## BEGIN RECORDS FOR THE TASK

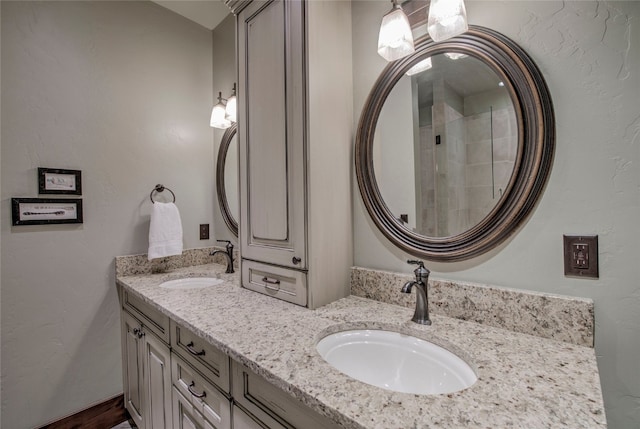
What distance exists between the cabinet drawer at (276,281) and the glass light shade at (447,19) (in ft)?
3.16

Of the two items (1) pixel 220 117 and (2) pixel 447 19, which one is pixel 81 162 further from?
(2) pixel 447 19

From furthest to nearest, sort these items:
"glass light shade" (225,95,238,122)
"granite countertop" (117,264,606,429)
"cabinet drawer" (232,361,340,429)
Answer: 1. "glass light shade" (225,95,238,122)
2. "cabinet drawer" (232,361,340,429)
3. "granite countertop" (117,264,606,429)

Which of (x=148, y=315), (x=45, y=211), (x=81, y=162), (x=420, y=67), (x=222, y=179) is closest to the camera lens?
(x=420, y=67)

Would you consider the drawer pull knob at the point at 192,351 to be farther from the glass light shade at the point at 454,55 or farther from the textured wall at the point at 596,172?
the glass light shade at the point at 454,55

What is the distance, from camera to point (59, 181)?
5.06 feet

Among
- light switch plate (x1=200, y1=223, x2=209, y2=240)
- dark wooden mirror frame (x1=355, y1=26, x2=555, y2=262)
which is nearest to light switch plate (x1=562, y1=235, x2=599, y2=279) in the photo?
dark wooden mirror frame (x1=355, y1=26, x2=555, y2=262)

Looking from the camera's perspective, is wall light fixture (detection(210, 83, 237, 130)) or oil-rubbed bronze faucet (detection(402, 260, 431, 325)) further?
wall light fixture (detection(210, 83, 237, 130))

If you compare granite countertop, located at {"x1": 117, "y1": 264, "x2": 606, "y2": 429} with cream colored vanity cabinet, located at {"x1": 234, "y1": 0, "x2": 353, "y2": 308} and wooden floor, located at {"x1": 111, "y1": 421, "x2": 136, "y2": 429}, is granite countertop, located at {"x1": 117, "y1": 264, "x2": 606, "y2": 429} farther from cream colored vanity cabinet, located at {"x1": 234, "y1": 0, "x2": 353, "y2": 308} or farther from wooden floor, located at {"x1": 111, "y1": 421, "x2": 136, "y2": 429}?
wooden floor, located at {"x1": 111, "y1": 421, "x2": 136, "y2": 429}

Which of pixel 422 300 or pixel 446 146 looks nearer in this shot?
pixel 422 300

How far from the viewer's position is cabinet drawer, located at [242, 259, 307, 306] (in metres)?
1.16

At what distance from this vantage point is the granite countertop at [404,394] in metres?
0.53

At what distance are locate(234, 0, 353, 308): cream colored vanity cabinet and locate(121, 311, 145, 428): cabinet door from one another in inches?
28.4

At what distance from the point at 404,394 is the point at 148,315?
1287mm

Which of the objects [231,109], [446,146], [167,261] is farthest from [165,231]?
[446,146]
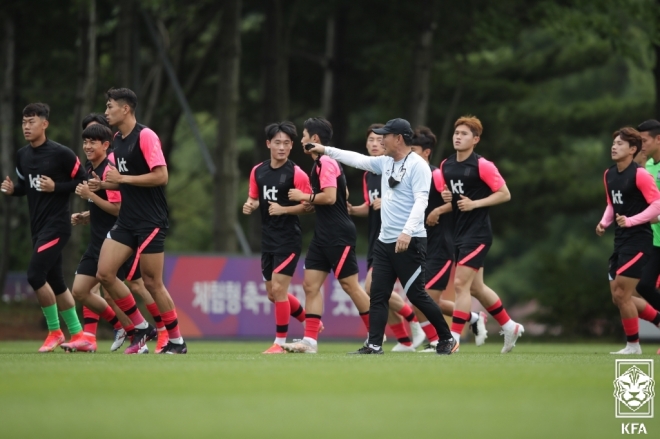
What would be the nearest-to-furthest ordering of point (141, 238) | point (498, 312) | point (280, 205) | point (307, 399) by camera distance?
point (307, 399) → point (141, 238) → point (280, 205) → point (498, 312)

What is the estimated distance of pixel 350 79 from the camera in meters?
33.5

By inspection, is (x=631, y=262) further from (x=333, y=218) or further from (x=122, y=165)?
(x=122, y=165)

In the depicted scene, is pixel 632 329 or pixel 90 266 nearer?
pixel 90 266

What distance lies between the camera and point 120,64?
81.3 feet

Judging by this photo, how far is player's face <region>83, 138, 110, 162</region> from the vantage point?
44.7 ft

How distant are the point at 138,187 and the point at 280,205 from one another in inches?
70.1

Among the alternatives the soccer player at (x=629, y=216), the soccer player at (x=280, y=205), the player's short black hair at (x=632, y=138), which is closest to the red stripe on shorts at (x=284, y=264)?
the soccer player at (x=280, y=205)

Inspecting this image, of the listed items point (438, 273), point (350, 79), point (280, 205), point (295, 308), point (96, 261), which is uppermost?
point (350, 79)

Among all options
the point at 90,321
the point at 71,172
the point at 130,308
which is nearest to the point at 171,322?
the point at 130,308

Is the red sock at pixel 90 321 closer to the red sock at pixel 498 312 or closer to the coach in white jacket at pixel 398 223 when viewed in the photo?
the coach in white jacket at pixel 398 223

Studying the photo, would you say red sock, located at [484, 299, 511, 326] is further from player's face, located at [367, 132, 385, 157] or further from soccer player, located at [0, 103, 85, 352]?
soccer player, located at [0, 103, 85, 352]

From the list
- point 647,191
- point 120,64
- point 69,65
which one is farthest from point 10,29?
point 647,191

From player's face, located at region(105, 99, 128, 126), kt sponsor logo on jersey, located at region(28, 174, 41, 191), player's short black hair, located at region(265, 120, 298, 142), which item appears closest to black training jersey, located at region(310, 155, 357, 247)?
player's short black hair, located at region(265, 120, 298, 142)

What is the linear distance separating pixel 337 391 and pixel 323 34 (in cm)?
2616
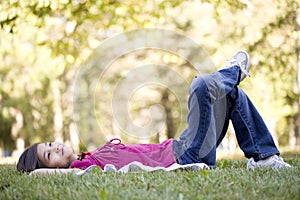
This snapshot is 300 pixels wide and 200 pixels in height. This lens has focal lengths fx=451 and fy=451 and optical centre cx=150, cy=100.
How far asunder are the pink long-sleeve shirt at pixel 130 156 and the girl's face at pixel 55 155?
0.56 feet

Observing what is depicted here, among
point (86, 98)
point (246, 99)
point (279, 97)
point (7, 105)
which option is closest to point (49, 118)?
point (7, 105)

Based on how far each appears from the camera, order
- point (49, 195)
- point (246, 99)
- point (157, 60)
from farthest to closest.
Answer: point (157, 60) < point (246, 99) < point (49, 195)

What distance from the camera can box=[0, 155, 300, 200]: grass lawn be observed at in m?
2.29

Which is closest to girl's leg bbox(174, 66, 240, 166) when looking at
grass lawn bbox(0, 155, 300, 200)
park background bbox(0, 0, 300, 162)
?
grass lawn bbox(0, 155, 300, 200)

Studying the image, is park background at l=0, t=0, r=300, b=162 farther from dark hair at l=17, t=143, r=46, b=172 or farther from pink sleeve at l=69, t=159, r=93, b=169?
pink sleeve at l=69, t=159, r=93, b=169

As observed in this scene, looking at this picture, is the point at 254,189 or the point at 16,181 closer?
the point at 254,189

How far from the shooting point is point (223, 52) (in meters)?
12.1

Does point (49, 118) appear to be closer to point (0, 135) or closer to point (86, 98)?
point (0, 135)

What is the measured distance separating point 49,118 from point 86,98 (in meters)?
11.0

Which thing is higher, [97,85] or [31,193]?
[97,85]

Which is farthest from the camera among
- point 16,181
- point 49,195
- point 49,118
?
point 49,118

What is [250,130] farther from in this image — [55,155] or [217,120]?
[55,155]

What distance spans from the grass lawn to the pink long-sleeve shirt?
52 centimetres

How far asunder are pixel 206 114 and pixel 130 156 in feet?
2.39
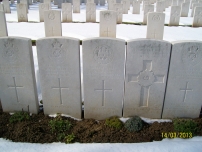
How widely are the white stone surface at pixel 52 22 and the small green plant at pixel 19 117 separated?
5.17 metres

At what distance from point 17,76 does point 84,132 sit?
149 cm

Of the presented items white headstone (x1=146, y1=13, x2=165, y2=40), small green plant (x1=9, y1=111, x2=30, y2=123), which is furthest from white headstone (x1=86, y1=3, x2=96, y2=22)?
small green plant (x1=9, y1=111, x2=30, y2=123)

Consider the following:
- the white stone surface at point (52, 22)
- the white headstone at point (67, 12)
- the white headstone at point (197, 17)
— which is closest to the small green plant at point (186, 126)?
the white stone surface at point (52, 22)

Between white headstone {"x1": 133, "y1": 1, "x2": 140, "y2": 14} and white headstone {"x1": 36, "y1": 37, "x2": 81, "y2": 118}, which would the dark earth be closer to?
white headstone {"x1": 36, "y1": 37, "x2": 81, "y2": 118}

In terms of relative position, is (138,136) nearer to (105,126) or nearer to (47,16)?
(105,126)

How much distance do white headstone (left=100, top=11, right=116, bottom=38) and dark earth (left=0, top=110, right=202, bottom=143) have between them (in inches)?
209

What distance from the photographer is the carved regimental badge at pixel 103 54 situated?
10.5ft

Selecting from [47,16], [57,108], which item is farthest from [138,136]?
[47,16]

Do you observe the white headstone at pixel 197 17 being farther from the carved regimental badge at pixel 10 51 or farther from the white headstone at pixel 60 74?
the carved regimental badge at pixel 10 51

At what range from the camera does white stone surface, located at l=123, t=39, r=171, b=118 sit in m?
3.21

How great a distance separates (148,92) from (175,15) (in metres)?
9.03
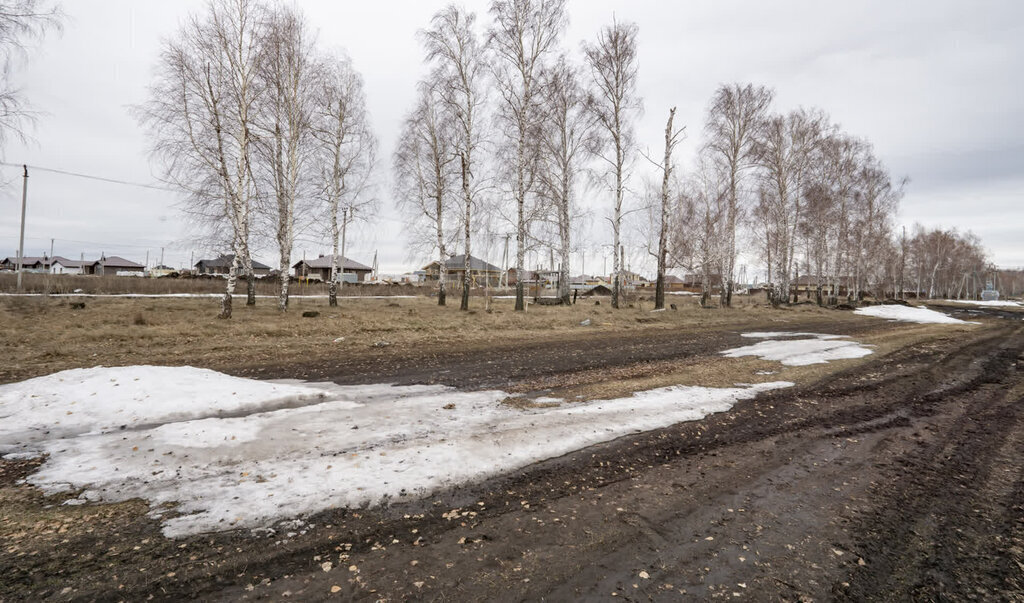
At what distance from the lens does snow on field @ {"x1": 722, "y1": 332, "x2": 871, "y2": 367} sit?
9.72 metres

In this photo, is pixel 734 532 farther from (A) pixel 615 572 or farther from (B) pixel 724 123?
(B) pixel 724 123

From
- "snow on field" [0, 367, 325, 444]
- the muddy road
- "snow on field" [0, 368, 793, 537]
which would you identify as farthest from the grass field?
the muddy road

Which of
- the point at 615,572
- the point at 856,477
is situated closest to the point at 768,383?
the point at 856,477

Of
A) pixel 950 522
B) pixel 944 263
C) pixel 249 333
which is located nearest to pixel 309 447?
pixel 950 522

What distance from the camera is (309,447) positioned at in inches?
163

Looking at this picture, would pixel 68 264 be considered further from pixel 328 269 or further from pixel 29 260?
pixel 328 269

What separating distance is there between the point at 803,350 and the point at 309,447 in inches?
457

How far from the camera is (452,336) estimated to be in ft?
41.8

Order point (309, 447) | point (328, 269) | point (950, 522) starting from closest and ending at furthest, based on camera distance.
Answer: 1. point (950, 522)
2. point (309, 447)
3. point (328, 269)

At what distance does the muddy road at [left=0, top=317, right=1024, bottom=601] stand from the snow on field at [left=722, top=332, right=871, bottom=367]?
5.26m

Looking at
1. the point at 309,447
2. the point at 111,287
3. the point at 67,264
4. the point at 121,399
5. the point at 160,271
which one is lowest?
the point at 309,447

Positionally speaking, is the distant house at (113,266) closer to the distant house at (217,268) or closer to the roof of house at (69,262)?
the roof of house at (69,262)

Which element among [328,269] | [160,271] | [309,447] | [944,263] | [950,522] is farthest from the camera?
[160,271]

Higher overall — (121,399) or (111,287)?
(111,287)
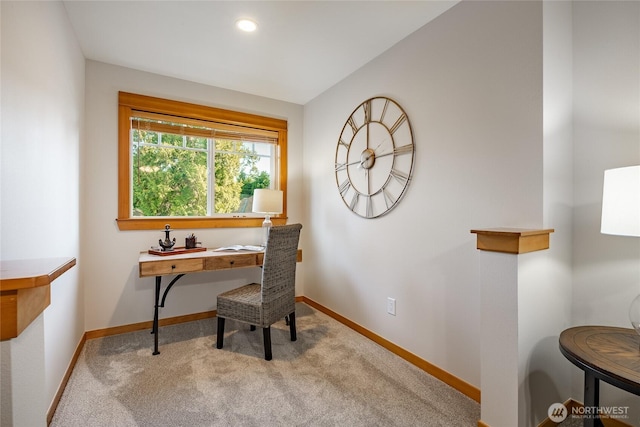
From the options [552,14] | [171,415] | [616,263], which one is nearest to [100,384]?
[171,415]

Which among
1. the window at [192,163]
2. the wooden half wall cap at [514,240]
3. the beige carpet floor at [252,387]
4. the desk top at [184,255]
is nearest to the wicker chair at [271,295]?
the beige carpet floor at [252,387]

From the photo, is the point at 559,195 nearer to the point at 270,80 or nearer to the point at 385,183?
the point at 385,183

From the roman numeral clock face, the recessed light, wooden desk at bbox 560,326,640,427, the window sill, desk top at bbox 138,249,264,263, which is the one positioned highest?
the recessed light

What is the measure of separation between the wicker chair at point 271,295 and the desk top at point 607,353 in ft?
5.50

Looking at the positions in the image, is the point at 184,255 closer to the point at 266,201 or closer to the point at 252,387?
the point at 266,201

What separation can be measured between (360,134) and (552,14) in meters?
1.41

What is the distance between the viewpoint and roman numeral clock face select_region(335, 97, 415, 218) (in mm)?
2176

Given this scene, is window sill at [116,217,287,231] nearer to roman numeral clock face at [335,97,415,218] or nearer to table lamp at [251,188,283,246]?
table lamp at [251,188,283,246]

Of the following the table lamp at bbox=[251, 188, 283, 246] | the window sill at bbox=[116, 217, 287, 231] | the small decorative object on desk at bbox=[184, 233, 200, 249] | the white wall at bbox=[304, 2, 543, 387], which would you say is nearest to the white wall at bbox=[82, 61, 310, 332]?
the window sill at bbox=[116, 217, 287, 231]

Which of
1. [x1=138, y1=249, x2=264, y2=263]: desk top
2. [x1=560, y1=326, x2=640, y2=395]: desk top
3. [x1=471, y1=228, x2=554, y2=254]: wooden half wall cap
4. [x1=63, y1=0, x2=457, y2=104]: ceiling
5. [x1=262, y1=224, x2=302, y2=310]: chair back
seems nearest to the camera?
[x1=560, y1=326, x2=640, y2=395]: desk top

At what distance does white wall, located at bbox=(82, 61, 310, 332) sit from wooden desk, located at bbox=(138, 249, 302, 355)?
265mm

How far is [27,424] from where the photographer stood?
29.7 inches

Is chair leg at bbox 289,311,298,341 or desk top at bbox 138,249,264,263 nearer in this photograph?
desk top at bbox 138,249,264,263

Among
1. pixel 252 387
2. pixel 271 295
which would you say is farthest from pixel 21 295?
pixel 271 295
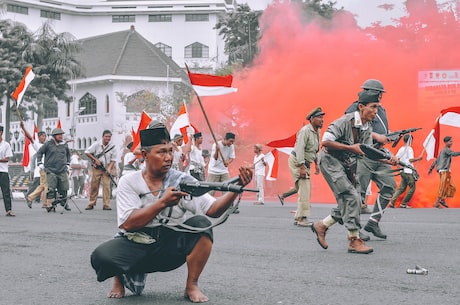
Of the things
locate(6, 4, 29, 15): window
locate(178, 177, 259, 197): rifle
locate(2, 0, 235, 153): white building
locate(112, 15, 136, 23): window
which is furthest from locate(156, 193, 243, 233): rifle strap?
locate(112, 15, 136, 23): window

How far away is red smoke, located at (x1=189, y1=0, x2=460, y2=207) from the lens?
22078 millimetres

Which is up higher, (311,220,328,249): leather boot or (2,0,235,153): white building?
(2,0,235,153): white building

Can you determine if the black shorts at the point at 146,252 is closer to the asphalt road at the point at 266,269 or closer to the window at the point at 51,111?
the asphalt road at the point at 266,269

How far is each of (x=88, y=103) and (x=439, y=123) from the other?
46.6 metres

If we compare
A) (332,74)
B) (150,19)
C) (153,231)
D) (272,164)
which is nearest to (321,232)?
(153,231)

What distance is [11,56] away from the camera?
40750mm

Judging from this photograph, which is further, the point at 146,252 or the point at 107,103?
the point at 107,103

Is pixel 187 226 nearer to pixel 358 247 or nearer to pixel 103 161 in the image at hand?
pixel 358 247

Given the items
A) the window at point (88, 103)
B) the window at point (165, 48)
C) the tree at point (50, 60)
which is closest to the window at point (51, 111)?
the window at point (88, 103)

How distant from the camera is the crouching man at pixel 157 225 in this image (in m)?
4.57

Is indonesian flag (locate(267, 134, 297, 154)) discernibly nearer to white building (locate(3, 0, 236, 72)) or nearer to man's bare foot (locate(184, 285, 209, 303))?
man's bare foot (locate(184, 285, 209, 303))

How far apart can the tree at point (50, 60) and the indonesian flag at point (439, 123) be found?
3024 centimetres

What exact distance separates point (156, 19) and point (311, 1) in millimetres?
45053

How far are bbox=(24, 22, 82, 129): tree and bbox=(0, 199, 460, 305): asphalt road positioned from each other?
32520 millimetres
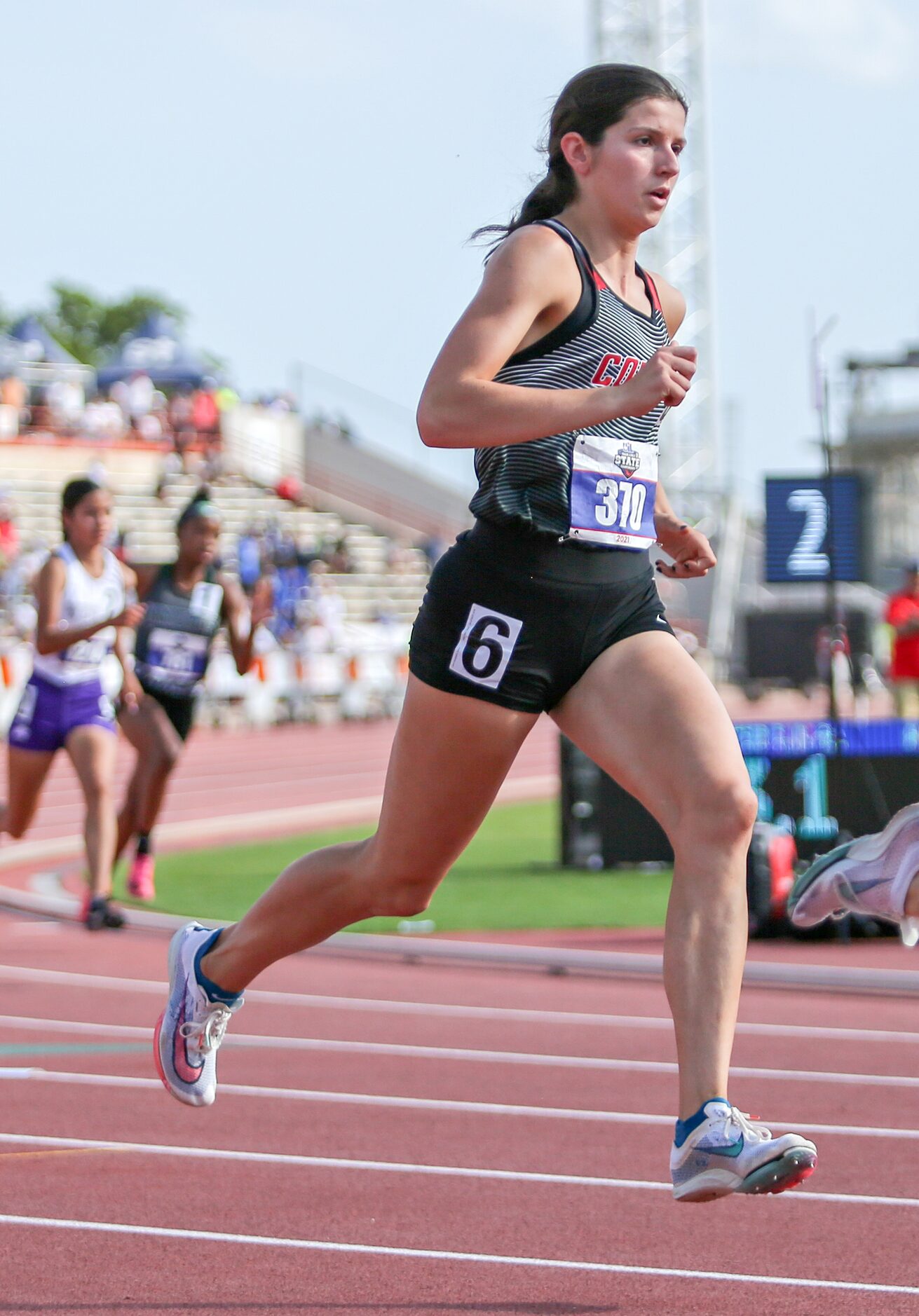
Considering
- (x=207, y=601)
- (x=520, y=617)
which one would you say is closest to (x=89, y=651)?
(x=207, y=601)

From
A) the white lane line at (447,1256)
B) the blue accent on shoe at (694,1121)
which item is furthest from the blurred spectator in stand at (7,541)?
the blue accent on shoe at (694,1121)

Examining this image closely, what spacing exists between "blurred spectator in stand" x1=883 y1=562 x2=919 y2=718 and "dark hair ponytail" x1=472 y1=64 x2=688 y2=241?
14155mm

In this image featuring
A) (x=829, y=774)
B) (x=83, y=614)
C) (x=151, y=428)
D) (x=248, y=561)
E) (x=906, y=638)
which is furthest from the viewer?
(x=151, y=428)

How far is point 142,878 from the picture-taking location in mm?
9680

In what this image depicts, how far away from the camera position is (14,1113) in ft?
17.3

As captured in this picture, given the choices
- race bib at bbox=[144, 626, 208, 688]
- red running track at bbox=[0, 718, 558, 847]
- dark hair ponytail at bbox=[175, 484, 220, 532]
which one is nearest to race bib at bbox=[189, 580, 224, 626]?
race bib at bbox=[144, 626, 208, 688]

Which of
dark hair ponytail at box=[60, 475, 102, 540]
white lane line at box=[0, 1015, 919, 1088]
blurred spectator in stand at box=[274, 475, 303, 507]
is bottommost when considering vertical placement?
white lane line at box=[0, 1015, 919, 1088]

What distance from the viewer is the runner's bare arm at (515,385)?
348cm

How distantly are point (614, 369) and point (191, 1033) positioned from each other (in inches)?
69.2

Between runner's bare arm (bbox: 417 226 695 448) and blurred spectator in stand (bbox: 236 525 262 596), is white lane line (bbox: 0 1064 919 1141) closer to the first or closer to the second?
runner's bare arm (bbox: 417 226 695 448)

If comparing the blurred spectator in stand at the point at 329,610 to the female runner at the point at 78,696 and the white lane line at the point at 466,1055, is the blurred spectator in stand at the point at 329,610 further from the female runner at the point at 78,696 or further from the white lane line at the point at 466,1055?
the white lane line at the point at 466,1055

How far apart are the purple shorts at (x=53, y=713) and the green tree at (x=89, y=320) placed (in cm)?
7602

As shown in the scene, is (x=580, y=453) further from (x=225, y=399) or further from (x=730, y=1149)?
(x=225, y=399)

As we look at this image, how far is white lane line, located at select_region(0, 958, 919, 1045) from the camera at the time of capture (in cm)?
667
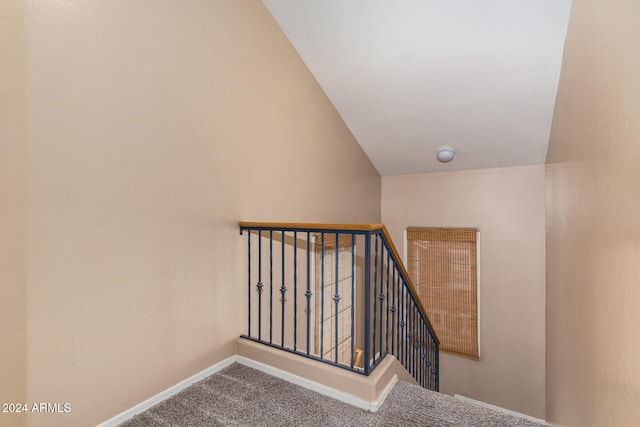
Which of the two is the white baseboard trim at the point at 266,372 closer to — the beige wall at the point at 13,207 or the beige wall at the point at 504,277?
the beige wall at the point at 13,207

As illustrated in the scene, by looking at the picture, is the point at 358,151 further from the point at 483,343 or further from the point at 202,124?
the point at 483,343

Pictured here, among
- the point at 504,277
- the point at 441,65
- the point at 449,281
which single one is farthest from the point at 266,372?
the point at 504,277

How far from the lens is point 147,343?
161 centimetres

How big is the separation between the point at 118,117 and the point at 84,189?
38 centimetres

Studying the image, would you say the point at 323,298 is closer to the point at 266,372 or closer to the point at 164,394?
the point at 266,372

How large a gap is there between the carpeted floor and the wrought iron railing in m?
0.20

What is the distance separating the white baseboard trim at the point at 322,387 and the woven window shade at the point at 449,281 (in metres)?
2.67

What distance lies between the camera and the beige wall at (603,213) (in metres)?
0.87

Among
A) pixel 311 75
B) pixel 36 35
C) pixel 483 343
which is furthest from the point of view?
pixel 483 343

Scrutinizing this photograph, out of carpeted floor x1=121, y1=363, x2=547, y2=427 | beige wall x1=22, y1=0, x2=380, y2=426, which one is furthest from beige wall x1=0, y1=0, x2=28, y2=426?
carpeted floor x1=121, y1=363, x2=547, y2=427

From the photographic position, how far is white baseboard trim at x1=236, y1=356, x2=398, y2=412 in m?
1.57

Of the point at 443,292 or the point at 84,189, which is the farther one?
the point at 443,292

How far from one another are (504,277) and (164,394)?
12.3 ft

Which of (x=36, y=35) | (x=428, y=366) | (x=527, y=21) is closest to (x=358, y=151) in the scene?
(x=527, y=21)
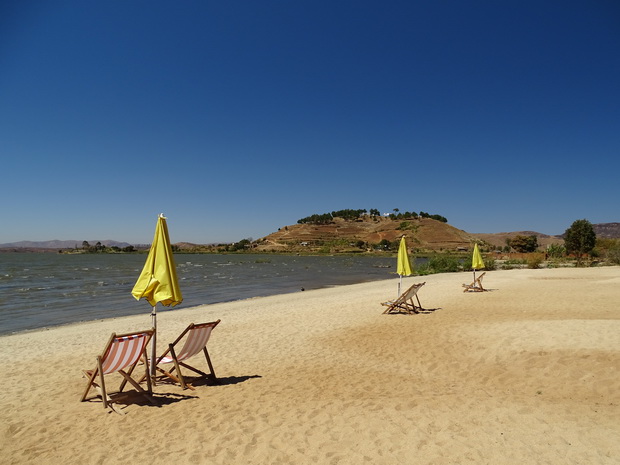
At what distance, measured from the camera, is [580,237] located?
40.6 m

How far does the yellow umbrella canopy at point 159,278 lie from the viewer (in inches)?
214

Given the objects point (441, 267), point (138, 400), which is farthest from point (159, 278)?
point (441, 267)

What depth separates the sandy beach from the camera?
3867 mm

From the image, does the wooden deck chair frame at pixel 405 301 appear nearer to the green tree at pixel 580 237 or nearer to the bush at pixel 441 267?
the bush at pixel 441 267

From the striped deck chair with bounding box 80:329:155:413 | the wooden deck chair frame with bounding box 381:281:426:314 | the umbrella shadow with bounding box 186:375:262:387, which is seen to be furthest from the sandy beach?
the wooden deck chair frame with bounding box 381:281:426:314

## END RECORDS FOR THE TASK

STATED EXERCISE: The line that contains "Scrutinizing this photograph, out" begins the part to retype, and the last line of the records above ends it. Retype both and everything between, exactly, without the pictures.

EXERCISE ANSWER:
Scrutinizing this photograph, out of carpeted floor x1=121, y1=363, x2=547, y2=427 | beige wall x1=22, y1=0, x2=380, y2=426, which one is furthest from beige wall x1=0, y1=0, x2=28, y2=426?
carpeted floor x1=121, y1=363, x2=547, y2=427

From the photographic position, how far is white baseboard trim at x1=236, y1=356, x2=398, y2=412 in m?
1.57

Of the point at 443,292 or the point at 84,189, which is the farther one?
the point at 443,292

How far from one another are (504,277) and (164,394)?
12.3 ft

Which of (x=36, y=35) | (x=428, y=366) | (x=527, y=21) is closest to (x=358, y=151) in the scene?
(x=527, y=21)
At what distance, measured from the camera, is [580,237] located?
40.6 m

How far does the yellow umbrella canopy at point 159,278 lie from the viewer (in inches)?
214

Given the objects point (441, 267), point (138, 400), which is farthest from point (159, 278)?
point (441, 267)

What depth separates the sandy beach from the camera?
3867 mm

From the image, does the wooden deck chair frame at pixel 405 301 appear nearer to the green tree at pixel 580 237 or nearer to the bush at pixel 441 267?
the bush at pixel 441 267

From the striped deck chair with bounding box 80:329:155:413 | the wooden deck chair frame with bounding box 381:281:426:314 | the umbrella shadow with bounding box 186:375:262:387, which is seen to be furthest from the sandy beach?
the wooden deck chair frame with bounding box 381:281:426:314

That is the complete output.